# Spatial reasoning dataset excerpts

__________________________________________________

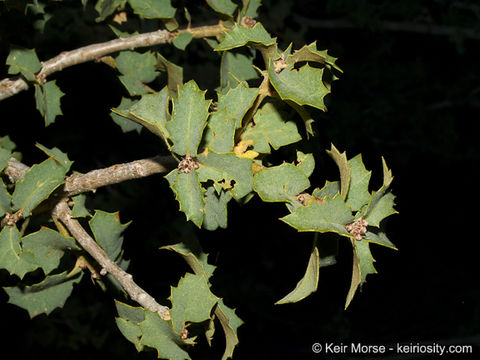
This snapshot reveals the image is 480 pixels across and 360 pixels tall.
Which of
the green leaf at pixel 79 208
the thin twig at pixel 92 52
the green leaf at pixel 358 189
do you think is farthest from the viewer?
the thin twig at pixel 92 52

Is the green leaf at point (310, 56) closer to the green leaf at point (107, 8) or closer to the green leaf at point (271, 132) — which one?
the green leaf at point (271, 132)

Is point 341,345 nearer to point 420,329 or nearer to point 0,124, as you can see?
point 420,329

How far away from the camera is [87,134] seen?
2350mm

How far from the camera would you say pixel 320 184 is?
250 cm

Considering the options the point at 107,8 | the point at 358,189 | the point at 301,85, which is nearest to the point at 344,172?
the point at 358,189

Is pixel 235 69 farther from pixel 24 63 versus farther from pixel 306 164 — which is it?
pixel 24 63

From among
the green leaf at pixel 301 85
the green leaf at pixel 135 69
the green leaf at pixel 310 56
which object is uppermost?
the green leaf at pixel 310 56

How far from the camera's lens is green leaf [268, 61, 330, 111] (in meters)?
0.99

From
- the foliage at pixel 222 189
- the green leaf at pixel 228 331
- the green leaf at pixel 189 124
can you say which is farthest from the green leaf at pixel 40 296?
the green leaf at pixel 189 124

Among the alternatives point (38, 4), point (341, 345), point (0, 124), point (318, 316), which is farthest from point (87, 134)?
point (318, 316)

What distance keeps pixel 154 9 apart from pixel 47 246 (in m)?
0.62

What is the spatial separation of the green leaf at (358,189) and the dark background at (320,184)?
28.8 inches

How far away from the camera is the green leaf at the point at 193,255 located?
114 cm

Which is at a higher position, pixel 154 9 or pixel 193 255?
A: pixel 154 9
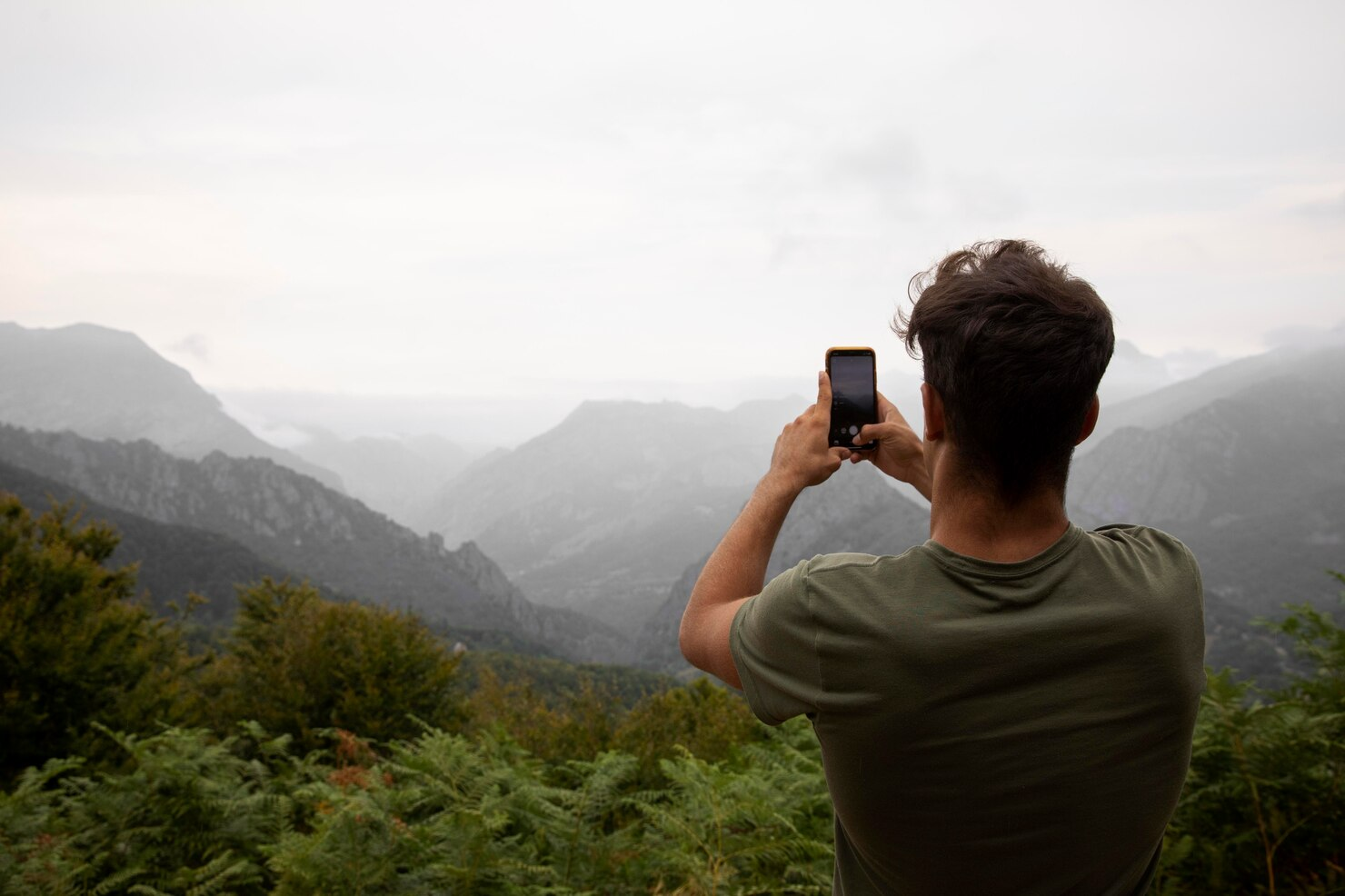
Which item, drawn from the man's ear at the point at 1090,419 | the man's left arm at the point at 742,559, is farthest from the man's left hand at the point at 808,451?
the man's ear at the point at 1090,419

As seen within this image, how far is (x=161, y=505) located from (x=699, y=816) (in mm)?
202076

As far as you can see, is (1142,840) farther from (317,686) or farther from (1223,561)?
(1223,561)

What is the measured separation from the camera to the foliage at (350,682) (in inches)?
503

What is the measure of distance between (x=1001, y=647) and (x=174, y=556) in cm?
12786

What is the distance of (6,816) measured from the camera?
5.03 metres

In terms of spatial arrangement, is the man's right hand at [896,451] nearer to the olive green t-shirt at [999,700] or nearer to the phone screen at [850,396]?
the phone screen at [850,396]

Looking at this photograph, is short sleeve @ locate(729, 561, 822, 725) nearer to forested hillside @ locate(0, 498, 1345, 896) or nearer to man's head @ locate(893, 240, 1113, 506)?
man's head @ locate(893, 240, 1113, 506)

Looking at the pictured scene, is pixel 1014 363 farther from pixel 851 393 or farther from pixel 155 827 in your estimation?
pixel 155 827

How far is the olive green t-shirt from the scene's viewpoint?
1.33 metres

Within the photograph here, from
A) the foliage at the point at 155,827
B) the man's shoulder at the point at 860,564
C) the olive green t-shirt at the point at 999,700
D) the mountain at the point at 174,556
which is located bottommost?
the mountain at the point at 174,556

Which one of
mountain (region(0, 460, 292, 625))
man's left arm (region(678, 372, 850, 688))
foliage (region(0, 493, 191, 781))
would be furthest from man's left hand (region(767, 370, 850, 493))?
mountain (region(0, 460, 292, 625))

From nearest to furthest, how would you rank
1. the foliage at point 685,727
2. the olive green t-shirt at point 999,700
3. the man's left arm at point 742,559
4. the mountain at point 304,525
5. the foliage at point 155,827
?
the olive green t-shirt at point 999,700 < the man's left arm at point 742,559 < the foliage at point 155,827 < the foliage at point 685,727 < the mountain at point 304,525

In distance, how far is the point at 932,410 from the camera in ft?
5.20

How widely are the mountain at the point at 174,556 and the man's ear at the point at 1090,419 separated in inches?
4320
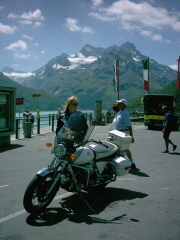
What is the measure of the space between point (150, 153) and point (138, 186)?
4640mm

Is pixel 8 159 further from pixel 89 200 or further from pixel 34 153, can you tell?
pixel 89 200

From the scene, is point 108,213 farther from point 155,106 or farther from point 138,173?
point 155,106

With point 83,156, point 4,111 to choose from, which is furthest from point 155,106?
point 83,156

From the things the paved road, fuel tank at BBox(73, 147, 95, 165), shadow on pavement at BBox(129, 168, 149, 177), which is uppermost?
fuel tank at BBox(73, 147, 95, 165)

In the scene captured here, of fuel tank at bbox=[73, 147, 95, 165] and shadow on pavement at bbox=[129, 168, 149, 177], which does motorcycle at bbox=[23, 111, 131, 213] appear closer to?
fuel tank at bbox=[73, 147, 95, 165]

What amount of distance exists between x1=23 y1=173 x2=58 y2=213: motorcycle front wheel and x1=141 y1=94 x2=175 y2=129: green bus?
18586 mm

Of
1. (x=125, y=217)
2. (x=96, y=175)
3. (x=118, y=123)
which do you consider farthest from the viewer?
(x=118, y=123)

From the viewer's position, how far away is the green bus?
22422 millimetres

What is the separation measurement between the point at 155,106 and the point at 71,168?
19.6m

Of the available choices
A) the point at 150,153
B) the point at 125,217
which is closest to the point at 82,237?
the point at 125,217

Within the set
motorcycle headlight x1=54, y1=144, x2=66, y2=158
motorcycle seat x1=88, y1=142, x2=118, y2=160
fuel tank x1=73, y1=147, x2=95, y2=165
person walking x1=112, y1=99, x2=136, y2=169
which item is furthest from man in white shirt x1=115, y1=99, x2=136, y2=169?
motorcycle headlight x1=54, y1=144, x2=66, y2=158

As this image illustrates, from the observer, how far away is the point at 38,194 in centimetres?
427

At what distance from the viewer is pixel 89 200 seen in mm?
4953

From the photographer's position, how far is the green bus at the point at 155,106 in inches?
883
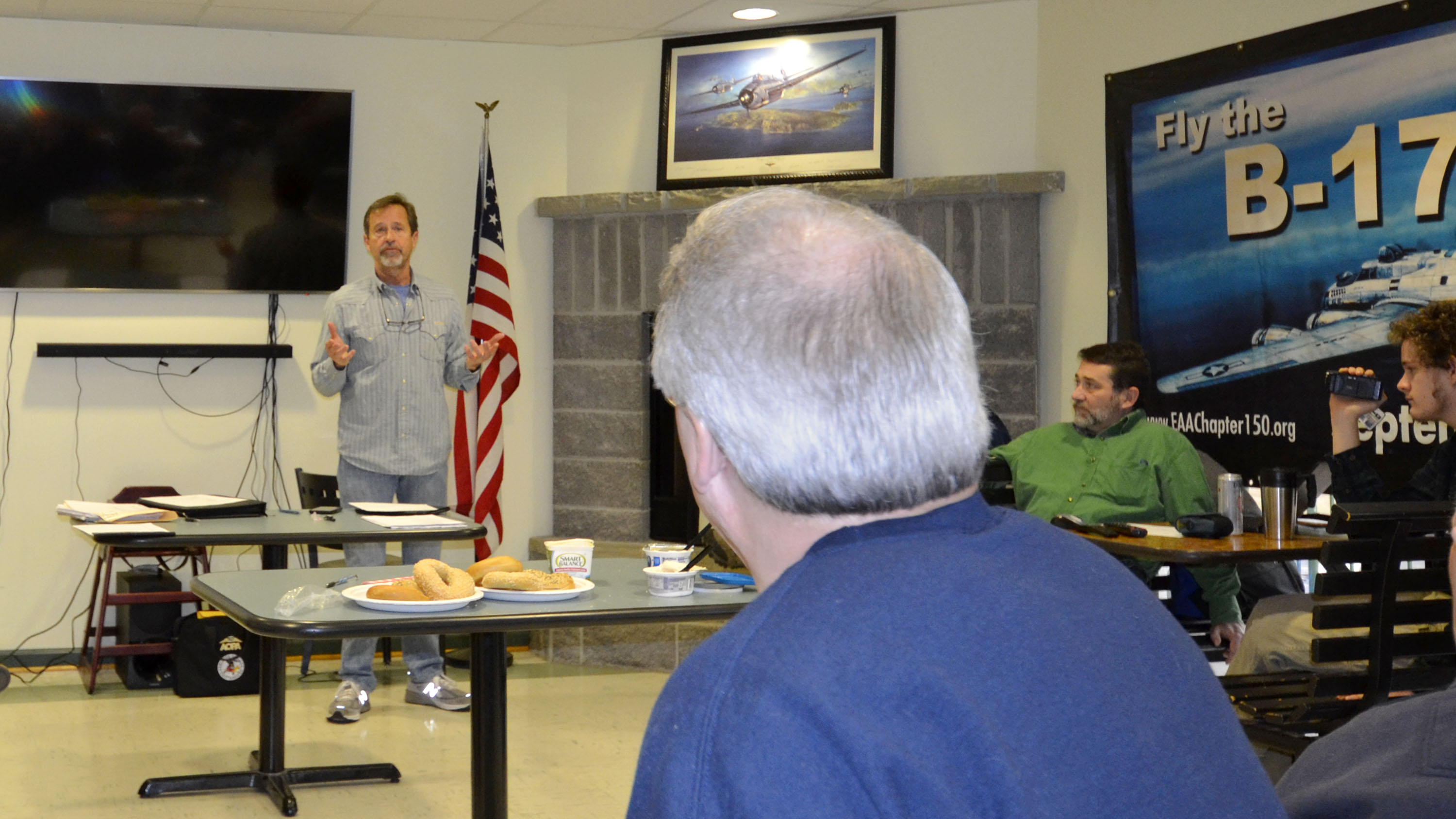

__________________________________________________

# Requirements
Put the lines from the line with "At what distance" through the end of the records into a Markdown table with the columns Number and Record line, numbering each row and skipping blank lines. Leave the pictures out.

# Reply to the exercise
| Number | Record line |
|---|---|
| 1 | At what distance from the viewer is pixel 89 200 seen in mm? |
| 2 | 4953 |
| 3 | From the photographer's position, how far is the green bus at the point at 155,106 in inches? |
| 4 | 883 |